## Задание a:
Выведите нумерованным списком входные строки от строки со словами «Which is nearest to green» до последней входной строки, обе включительно. Пустые строки не включайте.

Бартов вполне сознательно оперирует блоками текстовых фрагментов, как будто бы “однородными” (в отличие от приговского или сорокинского подчеркнутого “забалтывания” текста к финалу). Исключение здесь, пожалуй, составят тексты вроде “Пожара в сельском клубе” или “список” (таково обозначение жанра) “Лысые дети Джона и кошка на ковре”. Но уже цикл “Мухиниада” прочитывается как печальная притча о тщетности обыденной жизни, а блистательные “Сто новелл об одном короле” — как набор универсальных культурологических пародий на жанр притчи. При этом и тот и другой циклы построены на одном приеме: варьировании сюжетных ходов в крайне ограниченном текстуальном пространстве; в результате само варьирование оказывается предсказуемым, но его очередность и результат — нет, что и производит требуемый эффект. “Недолгое знакомство” с подзаголовком “Венок сонетов” (вспоминается “Сонет” Хармса, вообще имеющего непосредственное отношение к нашему разговору) демонстрирует контраст между низким материалом и высоким, не смешивая их, но просто сопоставляя.

Методом Бартова оказывается скорее не деформация канона (как у московских концептуалистов), но демонтаж: перегруппировка материала без его искажения позволяет выстраивать блестящие метонимические модели литературы.

Черновик. № 23. Б. м., 2007, 240 стр.

Один из старейших и авторитетнейших журналов (или это все-таки альманах?) нео- или поставангардной литературы и искусства, “Черновик” редактируется живущим в Нью-Джерси Александром Очеретянским, веб-сайт5 курирует (на данном этапе) киевлянин Александр Моцар, а сам тираж, кажется, печатается в Москве (вот тут я могу ошибаться, но некоторое время назад было именно так). В этом есть нечто характерное для международного сетевого авангарда, оперирующего скорее разорванными и соединенными вновь по новым законам знаками, нежели конвенциональными словесными конструкциями, требующими перевода (в прямом и переносном смысле).

Редактор и собравшаяся вокруг него группа авторов (весьма тесная и верная) пропагандируют уже довольно давно разного рода варианты синтеза искусств (по преимуществу словесного и визуального), а также разного рода эксперименты в области строго формализованных и, наоборот, максимально внеканоничных форм письма. При этом речь о синтетическом тексте, как правило, не идет (подозреваю, что для авторов журнала этот термин не столько узок, сколько сильно академичен, нагружен давними отсылками аж к Вагнеру и Скрябину); с легкой руки Очеретянского в ход был пущен взятый из изобразительного искусства термин “смешанная техника” (“смештех”). Это обозначение имеет и достоинство, и недостаток, они, как ни смешно, совпадают: в понятие смешанной техники может быть отнесено что угодно. В результате, с одной стороны, перед нами возникает уникальная возможность увидеть целый спектр экспериментального искусства; с другой — вместо термина преподносится квазитермин, который создает помехи при необходимости строго квалифицировать и классифицировать “дочерние”, “эмбриональные”, как мне кажется правильным говорить, виды искусств.

## Входные строки:
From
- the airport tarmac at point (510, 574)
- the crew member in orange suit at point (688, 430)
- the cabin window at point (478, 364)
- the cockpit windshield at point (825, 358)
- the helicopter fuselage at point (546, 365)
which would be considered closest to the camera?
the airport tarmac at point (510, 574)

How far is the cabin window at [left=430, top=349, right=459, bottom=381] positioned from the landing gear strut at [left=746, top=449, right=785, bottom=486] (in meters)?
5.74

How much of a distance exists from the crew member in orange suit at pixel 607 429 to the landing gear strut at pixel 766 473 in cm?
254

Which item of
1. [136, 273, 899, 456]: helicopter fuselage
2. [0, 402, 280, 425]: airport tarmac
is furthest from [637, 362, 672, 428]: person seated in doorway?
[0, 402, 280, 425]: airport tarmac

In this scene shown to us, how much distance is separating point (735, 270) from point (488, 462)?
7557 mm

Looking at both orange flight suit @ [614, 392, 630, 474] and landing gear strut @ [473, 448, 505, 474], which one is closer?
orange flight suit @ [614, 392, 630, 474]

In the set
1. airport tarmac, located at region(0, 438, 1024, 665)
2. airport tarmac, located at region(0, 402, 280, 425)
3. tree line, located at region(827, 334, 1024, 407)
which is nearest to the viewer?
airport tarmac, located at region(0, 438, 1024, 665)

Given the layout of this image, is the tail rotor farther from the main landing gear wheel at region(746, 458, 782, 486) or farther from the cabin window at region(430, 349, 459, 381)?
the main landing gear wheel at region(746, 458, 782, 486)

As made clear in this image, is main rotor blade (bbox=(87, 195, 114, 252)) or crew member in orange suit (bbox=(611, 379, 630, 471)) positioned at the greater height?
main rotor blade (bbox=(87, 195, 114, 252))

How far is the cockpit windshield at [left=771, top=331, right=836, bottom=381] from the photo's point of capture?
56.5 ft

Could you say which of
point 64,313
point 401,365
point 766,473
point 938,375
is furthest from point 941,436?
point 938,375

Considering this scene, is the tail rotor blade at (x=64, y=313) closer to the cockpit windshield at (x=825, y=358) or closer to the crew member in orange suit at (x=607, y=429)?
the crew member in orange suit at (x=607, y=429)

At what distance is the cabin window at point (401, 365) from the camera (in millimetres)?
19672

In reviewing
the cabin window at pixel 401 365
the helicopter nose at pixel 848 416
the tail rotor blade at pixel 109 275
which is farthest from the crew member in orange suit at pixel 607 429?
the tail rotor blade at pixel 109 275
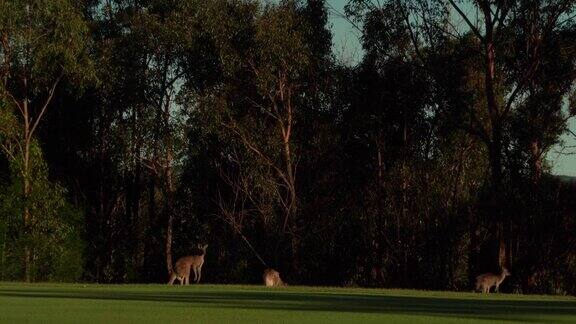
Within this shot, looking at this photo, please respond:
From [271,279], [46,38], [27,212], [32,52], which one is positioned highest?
[46,38]

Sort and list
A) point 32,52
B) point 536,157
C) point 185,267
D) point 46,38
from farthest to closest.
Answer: point 32,52 → point 46,38 → point 536,157 → point 185,267

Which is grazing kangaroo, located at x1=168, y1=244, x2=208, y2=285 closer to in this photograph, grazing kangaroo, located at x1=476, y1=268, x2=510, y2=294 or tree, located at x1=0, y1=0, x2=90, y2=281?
tree, located at x1=0, y1=0, x2=90, y2=281

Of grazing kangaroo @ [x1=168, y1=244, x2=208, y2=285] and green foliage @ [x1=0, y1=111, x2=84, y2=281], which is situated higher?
green foliage @ [x1=0, y1=111, x2=84, y2=281]

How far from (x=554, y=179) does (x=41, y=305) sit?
70.5 feet

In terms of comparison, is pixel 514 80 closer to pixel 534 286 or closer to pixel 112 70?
pixel 534 286

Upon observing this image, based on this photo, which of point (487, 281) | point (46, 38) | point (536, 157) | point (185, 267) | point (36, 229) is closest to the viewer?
point (487, 281)

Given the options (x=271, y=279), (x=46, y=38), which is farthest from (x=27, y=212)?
(x=271, y=279)

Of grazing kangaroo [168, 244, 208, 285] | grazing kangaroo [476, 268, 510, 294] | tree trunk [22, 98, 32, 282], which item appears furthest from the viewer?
tree trunk [22, 98, 32, 282]

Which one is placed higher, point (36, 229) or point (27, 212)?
point (27, 212)

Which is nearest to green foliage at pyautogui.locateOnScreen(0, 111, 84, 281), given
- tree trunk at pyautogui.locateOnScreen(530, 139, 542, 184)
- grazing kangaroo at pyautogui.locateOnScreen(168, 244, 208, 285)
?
grazing kangaroo at pyautogui.locateOnScreen(168, 244, 208, 285)

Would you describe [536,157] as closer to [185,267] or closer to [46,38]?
[185,267]

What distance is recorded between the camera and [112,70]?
139 feet

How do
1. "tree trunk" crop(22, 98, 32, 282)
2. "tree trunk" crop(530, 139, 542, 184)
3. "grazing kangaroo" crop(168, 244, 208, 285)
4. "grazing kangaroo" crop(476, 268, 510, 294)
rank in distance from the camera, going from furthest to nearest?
"tree trunk" crop(22, 98, 32, 282) < "tree trunk" crop(530, 139, 542, 184) < "grazing kangaroo" crop(168, 244, 208, 285) < "grazing kangaroo" crop(476, 268, 510, 294)

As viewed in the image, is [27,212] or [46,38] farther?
[46,38]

## Задание b:
Повторите слово в слово отрывок из текста страницы от слов «Методом Бартова оказывается» до слов «2007, 240 стр.» включительно.

## Итоговый ответ a:
1. Which is nearest to green foliage at pyautogui.locateOnScreen(0, 111, 84, 281), given
2. - tree trunk at pyautogui.locateOnScreen(530, 139, 542, 184)
3. - grazing kangaroo at pyautogui.locateOnScreen(168, 244, 208, 285)
4. ?
5. grazing kangaroo at pyautogui.locateOnScreen(168, 244, 208, 285)
6. Would you describe [536,157] as closer to [185,267] or closer to [46,38]?
7. [185,267]
8. What distance is recorded between the camera and [112,70]?
9. 139 feet
10. How do
11. 1. "tree trunk" crop(22, 98, 32, 282)
12. 2. "tree trunk" crop(530, 139, 542, 184)
13. 3. "grazing kangaroo" crop(168, 244, 208, 285)
14. 4. "grazing kangaroo" crop(476, 268, 510, 294)
15. rank in distance from the camera, going from furthest to nearest?
16. "tree trunk" crop(22, 98, 32, 282) < "tree trunk" crop(530, 139, 542, 184) < "grazing kangaroo" crop(168, 244, 208, 285) < "grazing kangaroo" crop(476, 268, 510, 294)
17. As viewed in the image, is [27,212] or [46,38] farther?
18. [46,38]

## Итоговый ответ b:
Методом Бартова оказывается скорее не деформация канона (как у московских концептуалистов), но демонтаж: перегруппировка материала без его искажения позволяет выстраивать блестящие метонимические модели литературы.

Черновик. № 23. Б. м., 2007, 240 стр.